(Data items)
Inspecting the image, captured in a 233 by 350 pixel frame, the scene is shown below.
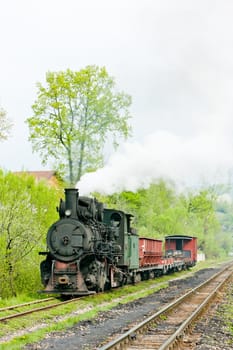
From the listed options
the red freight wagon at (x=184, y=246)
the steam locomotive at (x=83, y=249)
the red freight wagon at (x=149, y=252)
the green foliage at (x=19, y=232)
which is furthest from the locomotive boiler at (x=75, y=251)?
the red freight wagon at (x=184, y=246)

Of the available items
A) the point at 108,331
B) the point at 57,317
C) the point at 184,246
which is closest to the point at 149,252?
the point at 57,317

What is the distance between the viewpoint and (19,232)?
758 inches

Task directions
Rewrite the lines from the one containing "What is the" through the end of the material, inclusive, replacing "viewpoint" with "camera" and leaving everything else unchanged.

Answer to the task
What is the distance between the camera and (19,232)?
758 inches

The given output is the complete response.